We thank Dr. Finucane for his interest in diabetes translation and his recognition of its importance. He questioned the effectiveness of interventions to improve glycemic control and whether such interventions are ready for translation. We agree that no clinical trial has shown that improved glycemic control prevents single end-stage microvascular complications, such as blindness and kidney disease (1). However, such end-stage events are rare, and researchers would need to conduct decades of follow-up to detect enough cases for meaningful analyses. More often, clinical trials have either examined conditions antecedent to end-stage complications (for example, retinopathy rather than blindness) or combined antecedent and end-stage complications into an aggregate measure.

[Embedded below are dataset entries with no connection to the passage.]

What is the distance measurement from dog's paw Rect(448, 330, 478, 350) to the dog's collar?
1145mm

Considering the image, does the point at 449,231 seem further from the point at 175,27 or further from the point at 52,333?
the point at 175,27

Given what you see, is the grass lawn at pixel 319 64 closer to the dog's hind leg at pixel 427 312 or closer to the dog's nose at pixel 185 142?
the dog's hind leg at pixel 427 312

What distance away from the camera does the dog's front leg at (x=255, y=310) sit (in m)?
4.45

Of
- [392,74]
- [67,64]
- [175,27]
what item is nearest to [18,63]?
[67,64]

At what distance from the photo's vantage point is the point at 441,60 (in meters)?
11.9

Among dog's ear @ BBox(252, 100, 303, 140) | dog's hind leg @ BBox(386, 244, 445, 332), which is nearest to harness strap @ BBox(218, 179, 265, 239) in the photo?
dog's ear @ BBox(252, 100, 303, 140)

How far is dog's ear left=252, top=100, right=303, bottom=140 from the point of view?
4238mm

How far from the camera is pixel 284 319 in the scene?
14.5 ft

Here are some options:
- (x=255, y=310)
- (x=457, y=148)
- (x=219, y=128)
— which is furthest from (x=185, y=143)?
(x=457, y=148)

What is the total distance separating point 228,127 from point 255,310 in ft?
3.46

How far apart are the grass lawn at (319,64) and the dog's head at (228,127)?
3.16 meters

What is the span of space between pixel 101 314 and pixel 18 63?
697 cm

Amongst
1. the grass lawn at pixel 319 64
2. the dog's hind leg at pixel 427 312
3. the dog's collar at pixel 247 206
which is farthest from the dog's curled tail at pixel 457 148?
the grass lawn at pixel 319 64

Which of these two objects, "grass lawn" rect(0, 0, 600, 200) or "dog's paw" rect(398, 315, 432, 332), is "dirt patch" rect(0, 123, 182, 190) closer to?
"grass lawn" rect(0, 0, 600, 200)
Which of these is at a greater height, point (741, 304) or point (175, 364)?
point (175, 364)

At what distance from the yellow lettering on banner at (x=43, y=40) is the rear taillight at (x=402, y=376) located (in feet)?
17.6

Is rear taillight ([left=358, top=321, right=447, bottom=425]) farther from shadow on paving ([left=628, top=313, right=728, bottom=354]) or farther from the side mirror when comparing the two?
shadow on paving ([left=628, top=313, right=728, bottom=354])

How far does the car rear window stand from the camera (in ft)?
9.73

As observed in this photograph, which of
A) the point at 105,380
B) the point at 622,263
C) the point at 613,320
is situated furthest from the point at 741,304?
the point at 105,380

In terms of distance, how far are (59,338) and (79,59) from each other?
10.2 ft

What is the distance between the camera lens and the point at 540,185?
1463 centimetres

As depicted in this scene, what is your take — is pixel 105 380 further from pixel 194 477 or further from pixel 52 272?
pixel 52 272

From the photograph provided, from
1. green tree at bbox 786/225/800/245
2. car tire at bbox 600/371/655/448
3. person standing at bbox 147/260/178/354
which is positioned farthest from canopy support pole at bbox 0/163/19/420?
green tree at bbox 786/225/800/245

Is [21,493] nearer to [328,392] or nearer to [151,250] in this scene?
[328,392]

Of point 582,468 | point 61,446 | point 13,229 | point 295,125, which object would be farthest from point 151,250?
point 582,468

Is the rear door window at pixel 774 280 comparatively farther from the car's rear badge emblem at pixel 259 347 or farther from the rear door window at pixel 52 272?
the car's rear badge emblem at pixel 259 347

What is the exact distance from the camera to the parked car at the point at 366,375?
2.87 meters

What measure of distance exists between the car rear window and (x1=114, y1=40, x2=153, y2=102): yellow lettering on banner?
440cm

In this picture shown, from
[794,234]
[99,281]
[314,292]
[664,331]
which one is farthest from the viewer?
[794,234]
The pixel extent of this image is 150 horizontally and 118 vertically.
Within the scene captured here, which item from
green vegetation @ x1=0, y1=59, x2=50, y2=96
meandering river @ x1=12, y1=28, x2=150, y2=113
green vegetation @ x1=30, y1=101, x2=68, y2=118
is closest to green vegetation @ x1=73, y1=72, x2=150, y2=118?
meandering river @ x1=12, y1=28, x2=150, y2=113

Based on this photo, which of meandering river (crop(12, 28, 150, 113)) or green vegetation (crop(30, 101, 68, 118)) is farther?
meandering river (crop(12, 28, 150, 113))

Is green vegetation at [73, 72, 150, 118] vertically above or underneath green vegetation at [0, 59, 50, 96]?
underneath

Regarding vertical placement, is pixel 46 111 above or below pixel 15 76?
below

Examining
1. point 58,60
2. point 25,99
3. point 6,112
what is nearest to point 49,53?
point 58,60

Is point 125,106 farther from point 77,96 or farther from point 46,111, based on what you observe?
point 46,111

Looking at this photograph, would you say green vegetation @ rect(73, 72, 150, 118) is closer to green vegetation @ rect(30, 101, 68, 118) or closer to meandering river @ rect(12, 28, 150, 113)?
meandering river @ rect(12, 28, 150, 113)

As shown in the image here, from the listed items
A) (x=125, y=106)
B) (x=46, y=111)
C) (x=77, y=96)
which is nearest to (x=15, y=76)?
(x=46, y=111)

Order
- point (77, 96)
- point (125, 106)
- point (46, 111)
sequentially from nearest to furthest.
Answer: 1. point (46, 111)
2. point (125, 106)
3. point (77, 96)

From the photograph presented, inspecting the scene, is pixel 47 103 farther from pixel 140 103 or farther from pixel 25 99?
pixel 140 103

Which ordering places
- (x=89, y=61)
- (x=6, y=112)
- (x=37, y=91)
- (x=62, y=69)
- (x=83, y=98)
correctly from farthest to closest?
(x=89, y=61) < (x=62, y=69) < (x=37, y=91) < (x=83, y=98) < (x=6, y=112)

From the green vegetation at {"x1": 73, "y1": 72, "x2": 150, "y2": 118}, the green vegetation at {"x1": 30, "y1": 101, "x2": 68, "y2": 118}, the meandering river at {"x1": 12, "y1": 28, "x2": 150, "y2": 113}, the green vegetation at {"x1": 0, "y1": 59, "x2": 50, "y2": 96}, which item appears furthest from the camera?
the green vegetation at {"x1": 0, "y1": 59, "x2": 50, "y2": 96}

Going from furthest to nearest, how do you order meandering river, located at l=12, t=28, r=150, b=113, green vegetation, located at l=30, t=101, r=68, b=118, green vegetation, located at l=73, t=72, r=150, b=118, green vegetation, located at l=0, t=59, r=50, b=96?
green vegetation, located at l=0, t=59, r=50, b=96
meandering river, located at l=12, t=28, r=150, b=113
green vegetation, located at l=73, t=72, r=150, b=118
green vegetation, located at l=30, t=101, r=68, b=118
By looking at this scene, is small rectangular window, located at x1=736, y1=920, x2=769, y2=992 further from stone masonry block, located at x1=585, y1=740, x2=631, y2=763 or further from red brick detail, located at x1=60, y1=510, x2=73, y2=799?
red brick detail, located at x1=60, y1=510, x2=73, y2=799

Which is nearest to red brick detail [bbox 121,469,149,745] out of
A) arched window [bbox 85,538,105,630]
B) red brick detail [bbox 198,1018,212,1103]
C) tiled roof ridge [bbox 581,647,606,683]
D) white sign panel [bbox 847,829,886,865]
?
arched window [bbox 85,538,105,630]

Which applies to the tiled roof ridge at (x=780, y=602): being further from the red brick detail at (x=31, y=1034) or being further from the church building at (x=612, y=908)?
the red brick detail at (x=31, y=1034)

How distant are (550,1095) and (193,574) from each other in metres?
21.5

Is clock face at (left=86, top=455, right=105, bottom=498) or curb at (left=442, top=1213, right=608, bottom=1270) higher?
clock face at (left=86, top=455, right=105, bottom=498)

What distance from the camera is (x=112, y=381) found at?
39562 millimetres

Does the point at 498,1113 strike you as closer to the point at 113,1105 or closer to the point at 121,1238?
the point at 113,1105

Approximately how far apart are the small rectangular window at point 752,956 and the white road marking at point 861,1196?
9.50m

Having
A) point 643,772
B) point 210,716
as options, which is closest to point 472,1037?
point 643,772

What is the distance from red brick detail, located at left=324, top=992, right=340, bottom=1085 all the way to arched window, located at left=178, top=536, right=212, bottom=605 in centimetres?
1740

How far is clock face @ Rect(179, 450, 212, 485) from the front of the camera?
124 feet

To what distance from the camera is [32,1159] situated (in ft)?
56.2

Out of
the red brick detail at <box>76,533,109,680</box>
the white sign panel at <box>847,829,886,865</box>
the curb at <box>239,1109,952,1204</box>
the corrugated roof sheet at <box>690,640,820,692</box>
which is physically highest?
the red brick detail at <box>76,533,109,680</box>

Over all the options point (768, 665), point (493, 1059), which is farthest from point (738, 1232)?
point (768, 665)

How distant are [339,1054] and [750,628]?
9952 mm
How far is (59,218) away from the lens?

For example, results of the Diabetes Control and Complications Trial among persons with type 1 diabetes mellitus showed that compared with patients receiving conventional therapy, those receiving intensive therapy had 76% less risk for developing new retinopathy and 54% less risk for established retinopathy (2). In the United Kingdom Prospective Diabetes Study of conventional and intensive glycemic control among persons with newly diagnosed type 2 diabetes (3), researchers developed aggregate outcomes that included several diabetes-related end points. "Any diabetes-related end point" included sudden death, death from hyperglycemia or hypoglycemia, fatal and nonfatal myocardial infraction, angina, heart failure, stroke, renal failure, amputation, vitreous hemorrhage, retinal photocoagulation, blindness in one eye, or cataract extraction. The researchers used this aggregate outcome to compare the results of conventional treatment with results of intensive treatment and found that intensive treatment significantly reduced any diabetes-related end point (40.9 versus 46.0 events per 1000 patient-years; P = 0.03).

The outcomes of interventions depend on the duration of a patient's diabetes, on the duration of the study's follow-up, and on the quality of care provided outside the clinical trial. Observational studies may help sort these issues out. For example, the Wisconsin Epidemiologic Study of Diabetic Retinopathy had a large enough study sample to give us some insight into the risk for end-stage disease associated with a given glycemic exposure (4).

For translation, we are interested in many end points in aggregate, not necessarily single outcomes, because aggregate outcomes can greatly affect quality of life. As such, the evidence for reducing microvascular complications is sound, but we need more direct evidence of effectiveness in terms of long-term end-stage complications.